Indonésie : La pratique de l’enchaînement est moins fréquente mais se poursuit
Le nombre de personnes en situation de handicap psychosocial (correspondant à un problème de santé mentale) qui sont enchaînées ou enfermées dans des espaces confinés est passé de près de 18 800, le dernier chiffre rapporté, à environ 12 800 en juillet 2018, d’après les données du gouvernement indonésien. Cette baisse est due en partie à la sensibilisation communautaire dont ont bénéficié 16,2 millions de foyers.
« Le gouvernement indonésien a fait de gros efforts pour s’attaquer à l’utilisation de chaînes et au manque de services communautaires de santé mentale », a déclaré Kriti Sharma, chercheuse senior auprès de la division Droits des personnes handicapées de Human Rights Watch. « Mais comme il y a peu d’inspections, des milliers de personnes handicapées sont toujours enchaînées ou enfermées dans des institutions dans toute l’Indonésie. »
Dans son rapport de 2016, « Living in Hell: Abuses against People with Psychosocial Disabilities in Indonesia » (« Vivre en enfer : Les mauvais traitements à l’égard des personnes en situation de handicap psychosocial en Indonésie »), Human Rights Watch avait constaté que des milliers de personnes ayant des handicaps psychosociaux étaient enchaînées et, pour beaucoup d’entre elles, détenues dans des institutions surpeuplées et insalubres. Bien que l’État ait banni l’utilisation de chaînes dès 1977, cette pratique persiste en raison de la stigmatisation de ces personnes et du manque de soutien communautaire et de services de santé mentale.

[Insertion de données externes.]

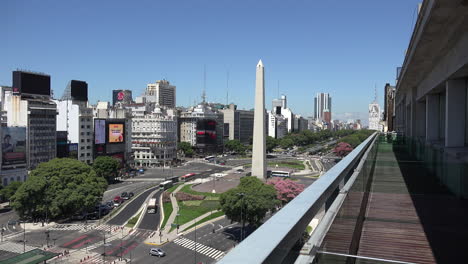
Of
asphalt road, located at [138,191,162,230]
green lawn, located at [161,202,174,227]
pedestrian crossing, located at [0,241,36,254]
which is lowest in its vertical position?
pedestrian crossing, located at [0,241,36,254]

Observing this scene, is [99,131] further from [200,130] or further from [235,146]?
[235,146]

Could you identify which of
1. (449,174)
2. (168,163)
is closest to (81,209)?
(449,174)

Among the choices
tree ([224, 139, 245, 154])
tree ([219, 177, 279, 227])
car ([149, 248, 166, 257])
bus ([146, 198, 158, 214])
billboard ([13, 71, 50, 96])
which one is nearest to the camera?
car ([149, 248, 166, 257])

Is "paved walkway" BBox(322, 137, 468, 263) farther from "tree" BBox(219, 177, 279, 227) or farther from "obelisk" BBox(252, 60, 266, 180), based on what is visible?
"obelisk" BBox(252, 60, 266, 180)

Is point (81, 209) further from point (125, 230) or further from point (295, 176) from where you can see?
point (295, 176)

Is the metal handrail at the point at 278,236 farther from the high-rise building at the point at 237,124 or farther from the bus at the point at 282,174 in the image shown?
the high-rise building at the point at 237,124

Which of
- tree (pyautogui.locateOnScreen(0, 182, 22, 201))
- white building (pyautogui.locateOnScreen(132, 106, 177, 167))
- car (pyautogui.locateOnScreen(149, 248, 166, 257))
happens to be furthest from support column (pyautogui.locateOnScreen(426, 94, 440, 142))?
white building (pyautogui.locateOnScreen(132, 106, 177, 167))

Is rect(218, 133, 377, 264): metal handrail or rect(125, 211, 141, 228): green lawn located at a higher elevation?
rect(218, 133, 377, 264): metal handrail
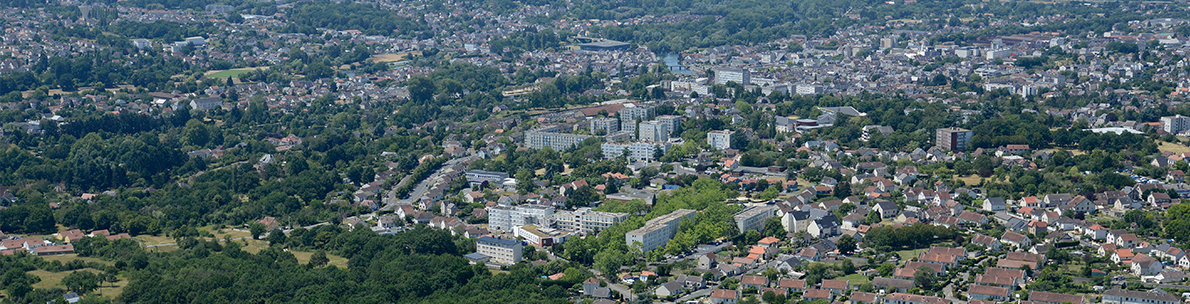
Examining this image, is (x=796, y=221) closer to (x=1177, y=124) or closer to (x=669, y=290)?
(x=669, y=290)

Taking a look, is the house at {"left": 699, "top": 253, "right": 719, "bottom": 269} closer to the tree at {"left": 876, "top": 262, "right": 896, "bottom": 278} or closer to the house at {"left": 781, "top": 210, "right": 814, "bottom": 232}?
the tree at {"left": 876, "top": 262, "right": 896, "bottom": 278}

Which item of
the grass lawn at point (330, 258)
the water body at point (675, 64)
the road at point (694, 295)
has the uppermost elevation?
the road at point (694, 295)

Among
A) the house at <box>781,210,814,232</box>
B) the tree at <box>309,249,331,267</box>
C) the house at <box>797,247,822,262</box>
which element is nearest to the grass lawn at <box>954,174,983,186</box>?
the house at <box>781,210,814,232</box>

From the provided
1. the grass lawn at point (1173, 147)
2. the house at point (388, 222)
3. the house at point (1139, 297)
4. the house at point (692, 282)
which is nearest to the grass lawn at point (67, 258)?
the house at point (388, 222)

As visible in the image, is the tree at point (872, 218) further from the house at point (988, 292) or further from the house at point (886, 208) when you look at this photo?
the house at point (988, 292)

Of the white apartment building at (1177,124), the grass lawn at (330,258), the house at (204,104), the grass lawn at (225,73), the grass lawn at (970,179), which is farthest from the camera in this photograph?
the grass lawn at (225,73)
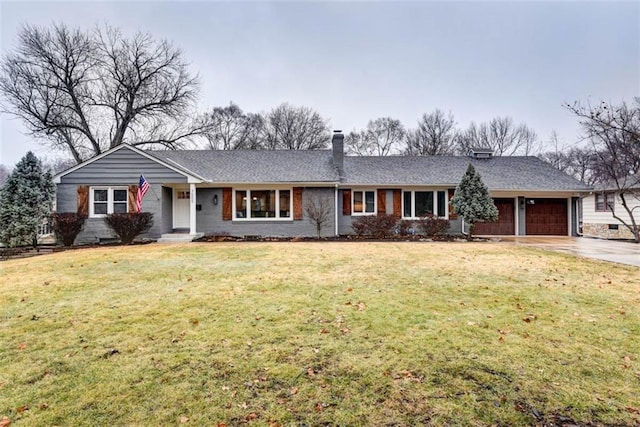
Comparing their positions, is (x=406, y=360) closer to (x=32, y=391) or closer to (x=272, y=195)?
(x=32, y=391)

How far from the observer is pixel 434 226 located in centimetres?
1496

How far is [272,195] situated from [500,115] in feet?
102

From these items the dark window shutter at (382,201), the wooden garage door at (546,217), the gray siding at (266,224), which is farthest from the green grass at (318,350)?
the wooden garage door at (546,217)

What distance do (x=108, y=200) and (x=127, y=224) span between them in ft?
7.70

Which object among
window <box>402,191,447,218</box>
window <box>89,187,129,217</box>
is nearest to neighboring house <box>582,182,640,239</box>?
window <box>402,191,447,218</box>

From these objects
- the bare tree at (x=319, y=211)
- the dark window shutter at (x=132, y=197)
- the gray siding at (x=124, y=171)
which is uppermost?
the gray siding at (x=124, y=171)

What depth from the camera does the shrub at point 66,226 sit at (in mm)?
12703

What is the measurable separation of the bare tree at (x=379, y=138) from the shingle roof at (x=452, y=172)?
17.0 metres

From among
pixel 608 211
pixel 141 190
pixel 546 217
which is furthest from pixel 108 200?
pixel 608 211

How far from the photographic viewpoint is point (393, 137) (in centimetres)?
3628

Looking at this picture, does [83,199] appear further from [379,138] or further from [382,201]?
[379,138]

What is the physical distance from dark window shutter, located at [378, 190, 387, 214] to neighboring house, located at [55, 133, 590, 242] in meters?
0.05

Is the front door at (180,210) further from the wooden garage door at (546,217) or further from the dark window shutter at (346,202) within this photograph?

Depuis, Human Rights Watch a mené cinq visites en Indonésie afin d'observer les progrès accomplis par le gouvernement dans la réponse qu’il tente d’apporter au problème. Human Rights Watch a mené 19 entretiens avec des personnes en situation de handicap psychosocial et 48 avec des proches, des soignants et autres personnels des institutions, des professionnels de santé, des défenseurs des droits des handicapés et des responsables du gouvernement, à Jakarta, Bekasi, Bogor, Cianjur, Brebes et Tegal.
En janvier 2017, le ministère de la Santé a lancé le programme Indonesia Sehat dengan Pendekatan Keluarga (« Indonésie en bonne santé avec une approche familiale »), un programme de sensibilisation communautaire où les professionnels de santé utilisent une « approche basée sur la famille », allant de maison en maison pour collecter des données, sensibiliser et apporter des services en lien avec 12 mesures de santé familiale, dont la santé mentale.
À la date de septembre 2018, le programme avait touché 16,2 millions de foyers indonésiens – soit environ 25 % des foyers. Les données collectées indiquent cependant que seules 16 % des personnes en situation de handicap psychosocial participant à l’enquête avaient accès à des services de santé mentale.
Parmi les nombreuses personnes à qui les professionnels de santé de la communauté ont porté secours à Cijeruk, près de Bogor, se trouvait une femme de 52 ans, handicapée psychosociale : « Nous l’avions enfermée dans sa chambre pendant cinq ans », a déclaré sa sœur. « Elle dormait sur le sol ; elle ne pouvait plus marcher car ses muscles avaient cessé de fonctionner. Nous lui avions donné un seau pour uriner et déféquer. Il sentait très mauvais. Cela m’attristait beaucoup. »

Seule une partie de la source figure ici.